A year ago today, May 10, 2021, Israel launched its large-scale military assault on the Gaza Strip; 261 people in Gaza were killed in the war, 67 of them children, and 13 people were killed in Israel, including two children. Everyday life in Gaza was extremely difficult even before the May 2021 air strikes that damaged essential civilian infrastructure, toppled residential towers and businesses, and displaced thousands. Countless people lost family members and homes and are still grappling with the physical and mental toll as well as the damage to their property, with fear of another war constantly looming and no signs of improvement in sight.
For several months after the assault ended on May 21, 2021, Israel imposed even more stringent restrictions than usual on access to essential goods and blocked travel even in the rare cases it deems humanitarian. Over the course of June 2021, it gradually began allowing cancer patients to travel to receive life-saving treatment in hospitals in the West Bank and in Israel, and restored the entry of fuel for Gaza’s power plant and the exit of Gaza-grown produce for sale outside the Strip. It was not until late August 2021 that Israel allowed construction materials for Gaza’s private sector to enter the Strip for the first time since the assault and reinstated a limited quota of exit permits for traders and day laborers for the first time since imposing the “coronavirus closure” at Erez Crossing in March 2020. Access to the Israeli-imposed fishing zone in Gaza’s territorial waters was not restored in full until September 2021.
Every small change in Israel’s policy on the movement of goods and people to and from Gaza, as well as access to the sea, has a direct impact on living conditions in the Strip and on the fundamental rights of its residents. The gradual and partial removal of sweeping access restrictions by Israel over the past year has not come close to compensating for the immense damage caused in May. Moreover, it is a severe violation of Israel’s legal obligation to protect human rights and refrain from harming Gaza’s civilian population, including during hostilities and thereafter.
To this day, a year on, there are goods still being held up by Israel, including thousands of items needed to repair and maintain Gaza’s water and sewage infrastructure; Israel frequently closes Erez Crossing to exit of traders and workers following events over which they have no control, and imposes arbitrary and disproportionate restrictions on movement of goods that hinder basic economic activity, let alone development.
In the meantime, other disasters around the world have caught the attention of the international community. Funding sources for reconstruction in Gaza are dwindling, and infrastructure development projects are continually confronted by the obstacles of Israel’s permit regime. The ongoing conflict between the Palestinian authorities in Gaza and the West Bank pushes Palestinian residents’ needs to the sidelines. Most of the rubble left in the wake of the May assault has been cleared, and a slow trickle of rebuilding has begun, but reconstruction is stalled. International donors hesitate to invest resources into repairing the damage given the possibility that another Israeli assault could reverse their efforts.
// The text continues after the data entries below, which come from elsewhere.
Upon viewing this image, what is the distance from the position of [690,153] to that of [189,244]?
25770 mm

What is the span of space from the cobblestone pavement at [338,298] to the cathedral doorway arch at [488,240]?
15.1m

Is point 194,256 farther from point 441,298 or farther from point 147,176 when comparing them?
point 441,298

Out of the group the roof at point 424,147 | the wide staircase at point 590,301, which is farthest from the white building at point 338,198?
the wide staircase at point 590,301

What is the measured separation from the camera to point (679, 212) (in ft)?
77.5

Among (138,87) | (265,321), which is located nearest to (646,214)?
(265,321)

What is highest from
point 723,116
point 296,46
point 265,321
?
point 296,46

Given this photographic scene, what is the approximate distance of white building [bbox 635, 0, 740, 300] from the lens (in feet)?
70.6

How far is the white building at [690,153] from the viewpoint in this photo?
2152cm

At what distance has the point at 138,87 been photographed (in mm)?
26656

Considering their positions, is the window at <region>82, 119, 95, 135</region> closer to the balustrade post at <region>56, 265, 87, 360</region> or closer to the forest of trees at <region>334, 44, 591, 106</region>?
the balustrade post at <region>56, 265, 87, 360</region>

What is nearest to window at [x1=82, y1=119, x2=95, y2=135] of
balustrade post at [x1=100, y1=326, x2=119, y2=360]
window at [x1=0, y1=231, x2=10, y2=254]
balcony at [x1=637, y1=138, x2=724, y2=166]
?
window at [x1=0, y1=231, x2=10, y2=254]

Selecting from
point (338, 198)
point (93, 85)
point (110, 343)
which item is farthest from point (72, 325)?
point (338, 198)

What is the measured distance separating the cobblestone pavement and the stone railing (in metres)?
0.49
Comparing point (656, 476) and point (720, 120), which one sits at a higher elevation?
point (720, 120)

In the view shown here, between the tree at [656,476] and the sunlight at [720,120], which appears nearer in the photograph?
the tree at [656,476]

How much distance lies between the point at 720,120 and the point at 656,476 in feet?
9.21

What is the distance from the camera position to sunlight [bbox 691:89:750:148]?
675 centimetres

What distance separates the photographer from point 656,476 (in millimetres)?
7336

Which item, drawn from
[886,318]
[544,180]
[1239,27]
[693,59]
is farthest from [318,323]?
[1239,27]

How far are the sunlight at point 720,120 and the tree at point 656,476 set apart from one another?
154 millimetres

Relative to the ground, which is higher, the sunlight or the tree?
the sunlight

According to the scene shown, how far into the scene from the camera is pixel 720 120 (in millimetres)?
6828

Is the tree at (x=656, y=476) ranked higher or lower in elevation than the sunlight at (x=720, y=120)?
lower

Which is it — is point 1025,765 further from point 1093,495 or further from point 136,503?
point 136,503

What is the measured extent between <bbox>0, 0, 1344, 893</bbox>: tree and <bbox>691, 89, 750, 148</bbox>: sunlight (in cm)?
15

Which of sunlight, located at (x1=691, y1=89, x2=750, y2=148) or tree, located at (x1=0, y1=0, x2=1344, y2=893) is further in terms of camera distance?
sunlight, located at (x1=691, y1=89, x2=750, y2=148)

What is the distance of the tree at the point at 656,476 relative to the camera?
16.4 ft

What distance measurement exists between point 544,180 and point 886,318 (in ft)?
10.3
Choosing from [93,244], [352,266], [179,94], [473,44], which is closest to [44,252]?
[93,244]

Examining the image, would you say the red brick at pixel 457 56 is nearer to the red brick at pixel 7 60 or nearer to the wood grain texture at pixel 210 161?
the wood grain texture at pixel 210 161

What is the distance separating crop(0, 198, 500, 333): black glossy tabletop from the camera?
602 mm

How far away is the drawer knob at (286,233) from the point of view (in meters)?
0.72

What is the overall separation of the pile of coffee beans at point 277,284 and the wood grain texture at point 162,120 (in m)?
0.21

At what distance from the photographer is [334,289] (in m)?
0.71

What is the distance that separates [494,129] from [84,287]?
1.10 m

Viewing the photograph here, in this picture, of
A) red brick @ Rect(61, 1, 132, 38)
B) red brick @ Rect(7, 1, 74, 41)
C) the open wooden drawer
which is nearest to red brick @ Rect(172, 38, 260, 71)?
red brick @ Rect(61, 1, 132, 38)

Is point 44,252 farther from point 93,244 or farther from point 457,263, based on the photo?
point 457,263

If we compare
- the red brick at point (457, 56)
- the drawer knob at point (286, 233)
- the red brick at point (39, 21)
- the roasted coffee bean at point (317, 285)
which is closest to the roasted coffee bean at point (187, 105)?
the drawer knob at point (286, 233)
Like the governments before it, the current Israeli government, the so-called “change government,” is continuing the same, destructive policy of collective punishment against Palestinians living under its occupation. Again and again, minor expansions to arbitrary quotas on movement of goods and people are presented as “gestures” or “easings”, as if Israel has no obligation to allow far more.
Fifteen years of suffocating closure on the Strip have proven beyond a doubt that this “carrot and stick” approach by Israel has not only failed to achieve its goals, but also imposes a deliberate, unjust and entirely avoidable disaster on Gaza, all in the name of preserving Israel’s control of the occupied territory while brazenly avoiding any and all responsibility for Palestinians’ lives and human rights.